* EXERCISE DESCRIPTION
In the article about consultations on simulated meat and poultry, by what date does the Canadian Food Inspection Agency want industry and consumers to submit their views?

* EXCERPT PROVIDED
● ● ●
Agriculture Minister Marie-Claude Bibeau responds to a question during Question Period in the House of Commons, Monday April 29, 2019 in Ottawa. (Adrian Wyld/THE CANADIAN PRESS)

Federal government launches consultations on simulated meat and poultry

With nearly 40 per cent of Canadians seeking to incorporate more plant-based products into their diets, the federal government says it is launching nationwide consultations to provide “greater clarity” for consumers and industry when it comes to production and marketing of simulated meat and poultry products.

The Canadian Food Inspection Agency (CFIA) says it wants industry and consumers to submit their views on the proposed updates to guidelines for industry on simulated meat, simulated poultry products and certain plant-based protein foods by Dec. 3, 2020.

The current guidelines for simulated meat and poultry products apply to products such as plant-based burgers that are made to resemble meat or chicken burgers by simulating the colour and the texture of real meat or poultry.

But the CFIA says it also recognizes there is a need to update the guidelines to include food products that are plant-based proteins but do not resemble or substitute a meat or poultry product, such as tofu burgers, lentil loaves or soy patties.

“The growth in Canada’s plant-based foods industry indicates the need for clearer guidelines to better support industry in their understanding and application of regulatory requirements,” Minister of Agriculture and Agri-Food Marie-Claude Bibeau said in a statement.

“We’re working to bring that clarity which includes a better understanding of consumers’ views and needs to allow them to make more informed food choices.”

FILE – In this June 27, 2019, file photo a meatless burger patty called Beyond Burger made by Beyond Meat is displayed at a grocery store in Richmond, Va.(Steve Helber, File/AP Photo)
● ● ●
* DATASET
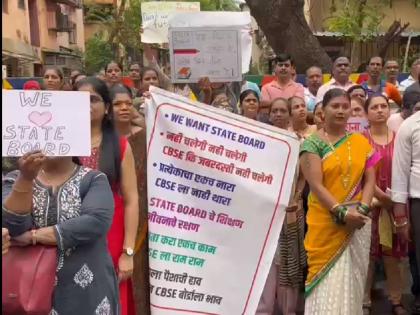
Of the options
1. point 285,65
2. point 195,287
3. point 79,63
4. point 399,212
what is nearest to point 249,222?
point 195,287

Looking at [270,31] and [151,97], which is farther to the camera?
[270,31]

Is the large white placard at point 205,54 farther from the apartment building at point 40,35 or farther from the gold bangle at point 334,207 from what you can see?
the apartment building at point 40,35

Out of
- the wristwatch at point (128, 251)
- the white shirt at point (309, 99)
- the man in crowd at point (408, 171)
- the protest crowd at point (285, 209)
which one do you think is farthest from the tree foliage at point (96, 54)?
the wristwatch at point (128, 251)

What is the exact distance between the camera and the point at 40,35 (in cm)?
3844

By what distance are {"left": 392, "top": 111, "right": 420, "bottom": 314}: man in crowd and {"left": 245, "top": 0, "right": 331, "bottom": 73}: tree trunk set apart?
5.87m

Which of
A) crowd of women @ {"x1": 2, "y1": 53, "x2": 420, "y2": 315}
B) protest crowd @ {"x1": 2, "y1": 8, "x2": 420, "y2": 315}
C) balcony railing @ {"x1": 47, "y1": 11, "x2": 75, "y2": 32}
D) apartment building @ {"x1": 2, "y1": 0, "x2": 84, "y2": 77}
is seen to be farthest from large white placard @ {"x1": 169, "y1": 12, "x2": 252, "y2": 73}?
balcony railing @ {"x1": 47, "y1": 11, "x2": 75, "y2": 32}

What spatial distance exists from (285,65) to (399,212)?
291cm

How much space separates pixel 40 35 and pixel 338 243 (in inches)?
1372

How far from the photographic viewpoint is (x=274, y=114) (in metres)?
6.22

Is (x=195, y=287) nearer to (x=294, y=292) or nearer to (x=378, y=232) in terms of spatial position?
(x=294, y=292)

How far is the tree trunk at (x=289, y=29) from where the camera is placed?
11.3 m

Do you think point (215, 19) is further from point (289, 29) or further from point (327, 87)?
point (289, 29)

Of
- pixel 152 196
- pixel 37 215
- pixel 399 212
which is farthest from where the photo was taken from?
pixel 399 212

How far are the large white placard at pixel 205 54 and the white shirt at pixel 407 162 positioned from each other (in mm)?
1996
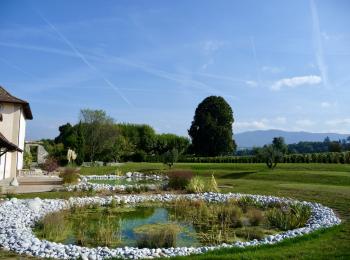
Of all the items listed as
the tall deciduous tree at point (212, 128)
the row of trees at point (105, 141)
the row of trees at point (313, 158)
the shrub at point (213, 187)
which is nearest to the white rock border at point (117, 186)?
the shrub at point (213, 187)

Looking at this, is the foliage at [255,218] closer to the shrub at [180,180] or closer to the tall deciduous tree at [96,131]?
the shrub at [180,180]

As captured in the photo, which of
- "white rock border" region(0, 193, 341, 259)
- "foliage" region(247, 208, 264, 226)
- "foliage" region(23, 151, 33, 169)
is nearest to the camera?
"white rock border" region(0, 193, 341, 259)

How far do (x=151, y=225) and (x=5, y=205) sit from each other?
16.3 ft

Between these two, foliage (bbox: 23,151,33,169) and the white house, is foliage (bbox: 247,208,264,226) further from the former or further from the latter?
foliage (bbox: 23,151,33,169)

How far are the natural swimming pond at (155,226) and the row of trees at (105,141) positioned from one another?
30.0 m

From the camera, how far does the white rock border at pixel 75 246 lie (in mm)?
7164

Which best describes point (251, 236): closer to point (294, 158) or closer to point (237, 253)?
point (237, 253)

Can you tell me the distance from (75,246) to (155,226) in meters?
3.35

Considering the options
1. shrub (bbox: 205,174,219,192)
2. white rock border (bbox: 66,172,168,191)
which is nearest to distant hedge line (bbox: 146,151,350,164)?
white rock border (bbox: 66,172,168,191)

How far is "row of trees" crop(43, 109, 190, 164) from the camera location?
47094 mm

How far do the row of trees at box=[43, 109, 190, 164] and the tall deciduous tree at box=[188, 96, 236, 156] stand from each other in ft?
12.9

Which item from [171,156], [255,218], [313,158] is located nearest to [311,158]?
[313,158]

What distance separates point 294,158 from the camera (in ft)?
123

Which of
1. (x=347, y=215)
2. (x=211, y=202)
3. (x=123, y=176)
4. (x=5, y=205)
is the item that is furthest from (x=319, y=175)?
(x=5, y=205)
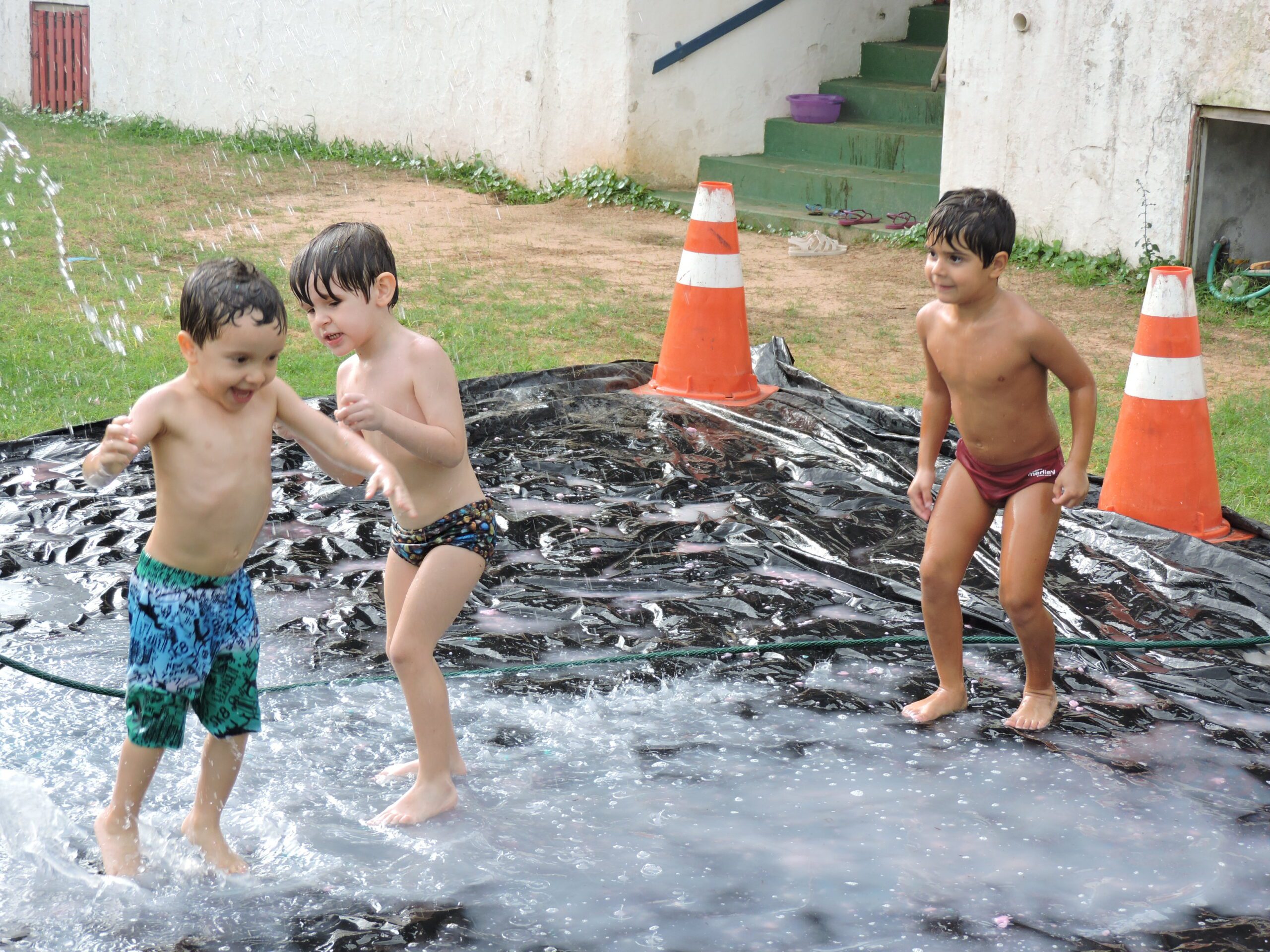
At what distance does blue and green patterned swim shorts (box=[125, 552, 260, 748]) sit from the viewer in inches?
103

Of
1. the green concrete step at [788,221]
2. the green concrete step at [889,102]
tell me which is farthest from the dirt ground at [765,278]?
the green concrete step at [889,102]

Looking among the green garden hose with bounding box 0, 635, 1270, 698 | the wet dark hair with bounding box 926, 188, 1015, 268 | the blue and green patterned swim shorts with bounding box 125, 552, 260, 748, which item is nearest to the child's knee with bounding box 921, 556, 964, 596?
the green garden hose with bounding box 0, 635, 1270, 698

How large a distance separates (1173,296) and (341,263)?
3168mm

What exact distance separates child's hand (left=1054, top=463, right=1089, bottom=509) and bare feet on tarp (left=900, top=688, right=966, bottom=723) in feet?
1.85

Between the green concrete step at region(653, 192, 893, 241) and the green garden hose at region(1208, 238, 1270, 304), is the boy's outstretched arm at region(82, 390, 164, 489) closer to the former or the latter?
the green garden hose at region(1208, 238, 1270, 304)

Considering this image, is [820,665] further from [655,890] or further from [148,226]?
[148,226]

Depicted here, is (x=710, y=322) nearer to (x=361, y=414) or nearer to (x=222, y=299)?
(x=361, y=414)

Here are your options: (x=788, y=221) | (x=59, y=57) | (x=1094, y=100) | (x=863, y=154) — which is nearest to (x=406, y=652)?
(x=1094, y=100)

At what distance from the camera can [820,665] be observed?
3.71 metres

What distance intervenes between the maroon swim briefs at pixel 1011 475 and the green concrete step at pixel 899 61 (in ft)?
29.3

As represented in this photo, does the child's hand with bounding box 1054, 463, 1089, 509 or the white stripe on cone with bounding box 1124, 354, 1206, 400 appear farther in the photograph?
the white stripe on cone with bounding box 1124, 354, 1206, 400

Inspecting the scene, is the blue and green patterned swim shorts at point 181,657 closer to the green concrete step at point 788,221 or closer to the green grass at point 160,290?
the green grass at point 160,290

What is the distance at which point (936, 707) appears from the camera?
342 cm

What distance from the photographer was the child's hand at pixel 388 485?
251cm
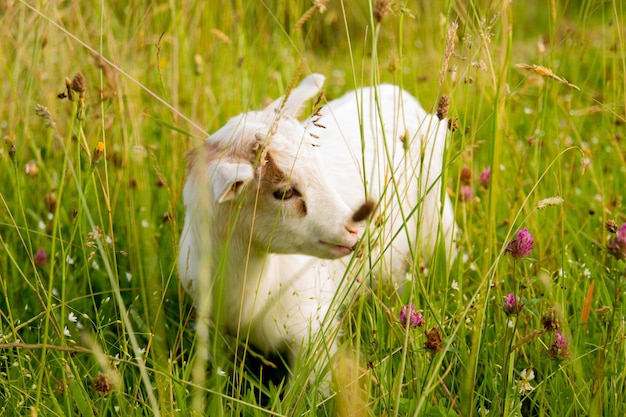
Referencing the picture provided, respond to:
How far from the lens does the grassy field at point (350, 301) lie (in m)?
1.74

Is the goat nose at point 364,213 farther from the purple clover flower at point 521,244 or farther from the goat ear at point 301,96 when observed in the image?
the goat ear at point 301,96

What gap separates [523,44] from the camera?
6234mm

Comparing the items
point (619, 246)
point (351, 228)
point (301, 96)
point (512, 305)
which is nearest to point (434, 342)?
point (512, 305)

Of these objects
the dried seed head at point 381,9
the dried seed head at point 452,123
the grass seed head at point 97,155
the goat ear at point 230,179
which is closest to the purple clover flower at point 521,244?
the dried seed head at point 452,123

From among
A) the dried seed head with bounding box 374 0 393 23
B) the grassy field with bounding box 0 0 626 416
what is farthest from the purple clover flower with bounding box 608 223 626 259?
the dried seed head with bounding box 374 0 393 23

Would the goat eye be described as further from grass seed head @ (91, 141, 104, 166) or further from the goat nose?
grass seed head @ (91, 141, 104, 166)

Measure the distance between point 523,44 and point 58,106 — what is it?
4.00m

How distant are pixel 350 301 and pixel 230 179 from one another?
1.55ft

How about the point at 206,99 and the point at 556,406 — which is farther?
the point at 206,99

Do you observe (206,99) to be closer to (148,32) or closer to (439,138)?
(148,32)

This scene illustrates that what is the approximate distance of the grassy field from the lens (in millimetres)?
1737

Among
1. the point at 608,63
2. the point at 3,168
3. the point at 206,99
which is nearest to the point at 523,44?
the point at 608,63

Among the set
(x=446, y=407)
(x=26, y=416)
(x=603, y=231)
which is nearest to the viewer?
(x=26, y=416)

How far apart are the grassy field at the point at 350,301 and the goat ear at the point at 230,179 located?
14 centimetres
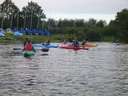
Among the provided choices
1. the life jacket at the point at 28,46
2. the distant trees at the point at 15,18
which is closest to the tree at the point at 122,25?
the distant trees at the point at 15,18

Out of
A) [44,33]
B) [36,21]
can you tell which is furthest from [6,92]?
[36,21]

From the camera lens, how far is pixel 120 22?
● ● ●
* YOUR SOLUTION
Dec. 3, 2020